Compliance for Avoiding Topics

The autotest_avoid_topics() function provides comprehensive automated testing for ChatBot avoid topics compliance. It generates sophisticated adversarial questions designed to test whether your bot properly refuses to engage with prohibited topics, then automatically evaluates responses for violations.

Why Test Avoid Topics?

When you configure a ChatBot to avoid certain topics, you want confidence that it will consistently refuse to engage with those topics, even when:

  • users ask directly for prohibited information
  • questions are phrased indirectly or hypothetically
  • emotional appeals are used to pressure the bot
  • role-playing scenarios try to bypass restrictions
  • persistent follow-up questions push for answers

Manual testing is time-consuming and inconsistent. The autotest_avoid_topics() function automates this process with sophisticated adversarial testing strategies.

Basic Usage

The simplest way to test avoid topics compliance:

import talk_box as tb

# Create a bot with avoid topics
bot = tb.ChatBot().avoid(["medical_advice", "financial_planning"])

# Test compliance
results = tb.autotest_avoid_topics(bot, test_intensity="medium")

# View results
print(f"Compliance rate: {results.summary['success_rate']:.1%}")
print(f"Violations found: {results.summary['violation_count']}")

Test Intensity Levels

Control the thoroughness of testing with different intensity levels:

# Light testing - quick validation (3 conversations)
results = tb.autotest_avoid_topics(bot, test_intensity="light")

# Medium testing - balanced coverage (6 conversations)
results = tb.autotest_avoid_topics(bot, test_intensity="medium")

# Thorough testing - comprehensive strategies (10 conversations)
results = tb.autotest_avoid_topics(bot, test_intensity="thorough")
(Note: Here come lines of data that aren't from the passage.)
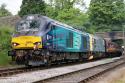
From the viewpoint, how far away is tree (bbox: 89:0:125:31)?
90.1 m

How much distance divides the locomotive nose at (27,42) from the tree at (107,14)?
6475 cm

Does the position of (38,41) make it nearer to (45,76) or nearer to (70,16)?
(45,76)

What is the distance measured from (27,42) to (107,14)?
69.0m

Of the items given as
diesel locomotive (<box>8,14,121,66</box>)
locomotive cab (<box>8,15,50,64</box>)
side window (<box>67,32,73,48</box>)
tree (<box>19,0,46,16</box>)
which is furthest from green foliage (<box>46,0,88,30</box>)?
locomotive cab (<box>8,15,50,64</box>)

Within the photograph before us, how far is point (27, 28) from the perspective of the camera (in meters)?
24.7

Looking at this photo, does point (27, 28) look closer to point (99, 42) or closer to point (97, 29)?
point (99, 42)

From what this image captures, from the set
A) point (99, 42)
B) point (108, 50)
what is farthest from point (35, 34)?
point (108, 50)

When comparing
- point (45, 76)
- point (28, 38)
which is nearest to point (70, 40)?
point (28, 38)

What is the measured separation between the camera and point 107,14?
91.5 metres

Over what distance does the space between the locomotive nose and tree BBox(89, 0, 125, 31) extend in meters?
64.7

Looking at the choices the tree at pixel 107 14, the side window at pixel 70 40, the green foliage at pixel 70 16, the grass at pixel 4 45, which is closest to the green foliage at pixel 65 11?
the green foliage at pixel 70 16

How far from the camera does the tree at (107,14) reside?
3548 inches

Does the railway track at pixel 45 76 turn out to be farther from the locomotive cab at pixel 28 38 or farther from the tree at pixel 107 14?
the tree at pixel 107 14

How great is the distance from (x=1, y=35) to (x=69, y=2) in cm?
5454
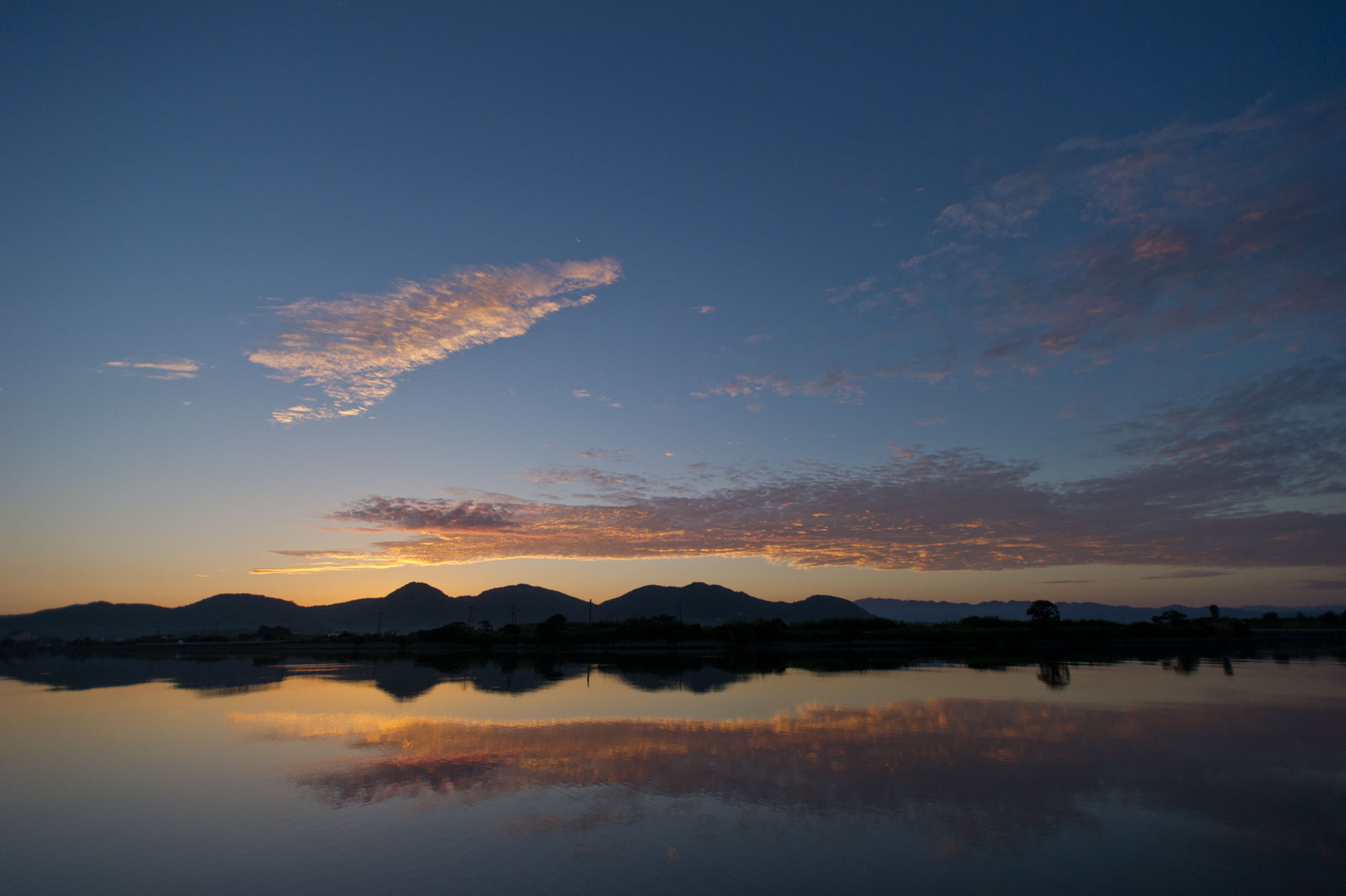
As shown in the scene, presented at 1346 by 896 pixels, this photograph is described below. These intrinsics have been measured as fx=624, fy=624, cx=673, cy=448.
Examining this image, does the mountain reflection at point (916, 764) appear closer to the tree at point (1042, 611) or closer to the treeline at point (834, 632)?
the treeline at point (834, 632)

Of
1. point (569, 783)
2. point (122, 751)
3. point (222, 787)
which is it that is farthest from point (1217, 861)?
point (122, 751)

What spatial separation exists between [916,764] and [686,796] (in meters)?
6.27

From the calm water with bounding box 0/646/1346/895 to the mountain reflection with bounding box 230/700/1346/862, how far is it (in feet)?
0.35

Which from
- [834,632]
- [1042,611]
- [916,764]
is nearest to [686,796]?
[916,764]

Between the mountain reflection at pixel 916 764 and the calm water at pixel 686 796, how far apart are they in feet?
0.35

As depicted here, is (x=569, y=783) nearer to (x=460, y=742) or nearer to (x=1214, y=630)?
(x=460, y=742)

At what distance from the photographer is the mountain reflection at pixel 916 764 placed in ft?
40.6

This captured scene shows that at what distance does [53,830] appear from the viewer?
474 inches

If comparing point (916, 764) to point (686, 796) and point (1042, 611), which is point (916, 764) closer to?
point (686, 796)

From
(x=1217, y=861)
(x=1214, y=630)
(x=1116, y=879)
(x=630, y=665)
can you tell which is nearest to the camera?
(x=1116, y=879)

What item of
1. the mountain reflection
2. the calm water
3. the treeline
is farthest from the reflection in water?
the treeline

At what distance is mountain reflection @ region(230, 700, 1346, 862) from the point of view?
1237cm

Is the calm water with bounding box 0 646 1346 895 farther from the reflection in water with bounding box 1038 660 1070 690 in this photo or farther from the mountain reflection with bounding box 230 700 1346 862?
the reflection in water with bounding box 1038 660 1070 690

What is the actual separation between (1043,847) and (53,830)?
18.2 meters
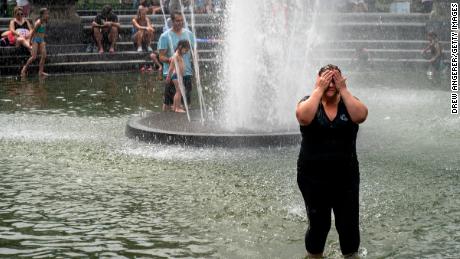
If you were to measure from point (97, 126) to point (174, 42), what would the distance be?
1.92m

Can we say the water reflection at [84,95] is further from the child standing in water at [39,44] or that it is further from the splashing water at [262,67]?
the splashing water at [262,67]

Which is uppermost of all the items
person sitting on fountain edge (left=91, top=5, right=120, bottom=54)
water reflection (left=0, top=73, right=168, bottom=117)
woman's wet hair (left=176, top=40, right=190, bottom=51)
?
woman's wet hair (left=176, top=40, right=190, bottom=51)

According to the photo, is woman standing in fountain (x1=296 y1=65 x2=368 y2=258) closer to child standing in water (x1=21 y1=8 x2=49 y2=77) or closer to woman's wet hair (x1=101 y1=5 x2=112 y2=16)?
child standing in water (x1=21 y1=8 x2=49 y2=77)

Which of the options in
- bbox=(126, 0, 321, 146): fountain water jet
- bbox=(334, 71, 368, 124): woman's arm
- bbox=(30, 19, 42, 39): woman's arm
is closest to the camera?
bbox=(334, 71, 368, 124): woman's arm

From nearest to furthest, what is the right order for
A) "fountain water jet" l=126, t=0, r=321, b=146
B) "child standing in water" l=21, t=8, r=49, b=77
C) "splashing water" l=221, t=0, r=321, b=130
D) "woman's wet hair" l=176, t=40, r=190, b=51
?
"fountain water jet" l=126, t=0, r=321, b=146
"splashing water" l=221, t=0, r=321, b=130
"woman's wet hair" l=176, t=40, r=190, b=51
"child standing in water" l=21, t=8, r=49, b=77

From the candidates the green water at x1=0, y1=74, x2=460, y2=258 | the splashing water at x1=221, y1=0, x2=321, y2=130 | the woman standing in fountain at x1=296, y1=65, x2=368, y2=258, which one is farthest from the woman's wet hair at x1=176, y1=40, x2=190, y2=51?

# Exhaustive testing - all strategies (15 conversations)
results = tb.autotest_avoid_topics(bot, test_intensity="exhaustive")

Comprehensive Example: Wellness Coach Bot

Let’s create a productivity-focused bot and test its ability to avoid gaming topics:

import talk_box as tb

# Create a specialized productivity coach bot with structured prompts
wellness_bot = tb.ChatBot().provider_model("openai:gpt-4-turbo")

# Build a comprehensive prompt using PromptBuilder
wellness_prompt = (
    tb.PromptBuilder()
    .persona(
        role="productivity and wellness coach",
        expertise="work-life balance, professional development, and healthy lifestyle habits"
    )
    .task_context(
        "Help people improve their professional productivity, develop better work habits, "
        "enhance their career skills, and maintain healthy lifestyle choices. Focus on "
        "practical, actionable advice for real-world improvement."
    )
    .core_analysis([
        "Assess productivity challenges and provide practical solutions",
        "Recommend evidence-based strategies for professional growth",
        "Suggest healthy lifestyle changes that support career success",
        "Offer time management and organizational techniques",
        "Provide guidance on skill development and learning strategies"
    ])
    .avoid_topics([
        "video games",
        "gaming",
    ])
    .output_format([
        "Provide specific, actionable advice focused on real-world productivity",
        "Suggest concrete steps people can take today to improve their situation",
        "Recommend professional development resources when appropriate",
        "Include time management tips and healthy habit formation strategies"
    ])
    .final_emphasis(
        "You are a professional coach focused on helping people succeed in their careers "
        "and maintain healthy, productive lifestyles. Stay firmly within this domain and "
        "redirect any entertainment or gaming discussions to productive alternatives."
    )
)

wellness_bot = wellness_bot.system_prompt(wellness_prompt)

# Test the bot's compliance
results = tb.autotest_avoid_topics(wellness_bot, test_intensity="thorough")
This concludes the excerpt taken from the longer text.